Task details -
Print the material below word for word, line by line, and leave the pictures out.

— Start Material for this task —

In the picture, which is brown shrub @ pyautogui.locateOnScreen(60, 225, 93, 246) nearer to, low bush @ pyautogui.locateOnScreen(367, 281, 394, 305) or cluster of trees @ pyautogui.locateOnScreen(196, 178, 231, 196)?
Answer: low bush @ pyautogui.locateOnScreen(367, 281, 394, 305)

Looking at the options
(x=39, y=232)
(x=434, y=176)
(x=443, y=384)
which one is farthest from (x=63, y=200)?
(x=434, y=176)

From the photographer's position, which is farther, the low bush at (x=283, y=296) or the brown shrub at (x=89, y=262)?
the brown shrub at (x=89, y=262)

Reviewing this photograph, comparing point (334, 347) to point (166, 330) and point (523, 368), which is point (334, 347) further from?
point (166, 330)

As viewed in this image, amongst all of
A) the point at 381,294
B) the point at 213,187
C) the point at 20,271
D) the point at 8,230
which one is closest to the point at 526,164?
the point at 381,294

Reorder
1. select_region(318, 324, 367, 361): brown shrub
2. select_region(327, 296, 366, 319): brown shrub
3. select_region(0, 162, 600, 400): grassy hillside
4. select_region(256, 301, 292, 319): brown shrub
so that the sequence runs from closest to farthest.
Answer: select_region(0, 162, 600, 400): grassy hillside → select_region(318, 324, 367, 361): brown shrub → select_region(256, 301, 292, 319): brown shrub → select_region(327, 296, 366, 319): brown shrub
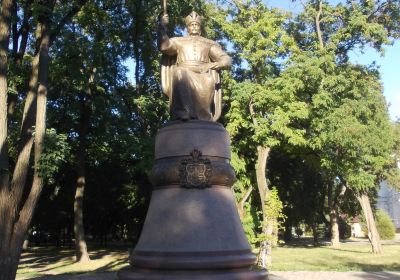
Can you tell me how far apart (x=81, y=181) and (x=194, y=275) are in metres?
16.3

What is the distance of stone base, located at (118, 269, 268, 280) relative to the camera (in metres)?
6.16

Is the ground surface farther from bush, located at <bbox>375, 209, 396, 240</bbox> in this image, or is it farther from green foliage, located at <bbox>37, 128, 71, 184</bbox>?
bush, located at <bbox>375, 209, 396, 240</bbox>

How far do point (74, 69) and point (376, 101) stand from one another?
1525 cm

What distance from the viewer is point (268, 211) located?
1828cm

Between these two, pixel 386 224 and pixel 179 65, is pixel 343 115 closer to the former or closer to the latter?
pixel 179 65

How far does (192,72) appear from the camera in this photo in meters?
8.12

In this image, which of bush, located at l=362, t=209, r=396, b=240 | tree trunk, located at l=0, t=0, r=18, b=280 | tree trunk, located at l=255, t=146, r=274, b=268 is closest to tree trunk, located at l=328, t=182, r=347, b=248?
bush, located at l=362, t=209, r=396, b=240

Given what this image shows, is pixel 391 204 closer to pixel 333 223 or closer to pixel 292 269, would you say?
pixel 333 223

— End Material for this task —

Response to the exercise -
In the picture, which is brown shrub @ pyautogui.locateOnScreen(60, 225, 93, 246) nearer to, low bush @ pyautogui.locateOnScreen(367, 281, 394, 305) or cluster of trees @ pyautogui.locateOnScreen(196, 178, 231, 196)?
Answer: low bush @ pyautogui.locateOnScreen(367, 281, 394, 305)

Looking at the options
(x=39, y=232)
(x=434, y=176)
(x=443, y=384)
which one is farthest from (x=63, y=200)?
(x=434, y=176)

From the photographer's position, which is farther, the low bush at (x=283, y=296) or the brown shrub at (x=89, y=262)?
the brown shrub at (x=89, y=262)

Reviewing this photograph, comparing point (334, 347) to point (166, 330) and point (523, 368), which is point (334, 347) further from?
point (166, 330)

As viewed in this image, amongst all of
A) the point at 381,294
B) the point at 213,187
C) the point at 20,271
D) the point at 8,230
which one is closest to the point at 526,164?
the point at 381,294

Reorder
1. select_region(318, 324, 367, 361): brown shrub
2. select_region(327, 296, 366, 319): brown shrub
3. select_region(0, 162, 600, 400): grassy hillside
4. select_region(256, 301, 292, 319): brown shrub
so that the sequence runs from closest to farthest.
Answer: select_region(0, 162, 600, 400): grassy hillside → select_region(318, 324, 367, 361): brown shrub → select_region(256, 301, 292, 319): brown shrub → select_region(327, 296, 366, 319): brown shrub
Can you tell me how far apart (x=81, y=181) and (x=194, y=275) are in metres?
16.3

What is the distance of stone base, located at (118, 269, 268, 280) relative to the camera (in metres)?
6.16

Is the ground surface farther from bush, located at <bbox>375, 209, 396, 240</bbox> in this image, or is it farther from green foliage, located at <bbox>37, 128, 71, 184</bbox>?
bush, located at <bbox>375, 209, 396, 240</bbox>

How far do point (74, 69) and point (376, 101) stand from one another?
1525 cm

What distance from the viewer is point (268, 211) located?
1828cm

Between these two, pixel 386 224 and pixel 179 65, is pixel 343 115 closer to the former or closer to the latter?
pixel 179 65

How far does (192,72) appear from the camera in this photo in meters?
8.12

In this image, which of bush, located at l=362, t=209, r=396, b=240 | tree trunk, located at l=0, t=0, r=18, b=280 | tree trunk, located at l=255, t=146, r=274, b=268 is closest to tree trunk, located at l=328, t=182, r=347, b=248?
bush, located at l=362, t=209, r=396, b=240

Given what this image shows, is pixel 391 204 closer to pixel 333 223 or closer to pixel 292 269, would you say?
pixel 333 223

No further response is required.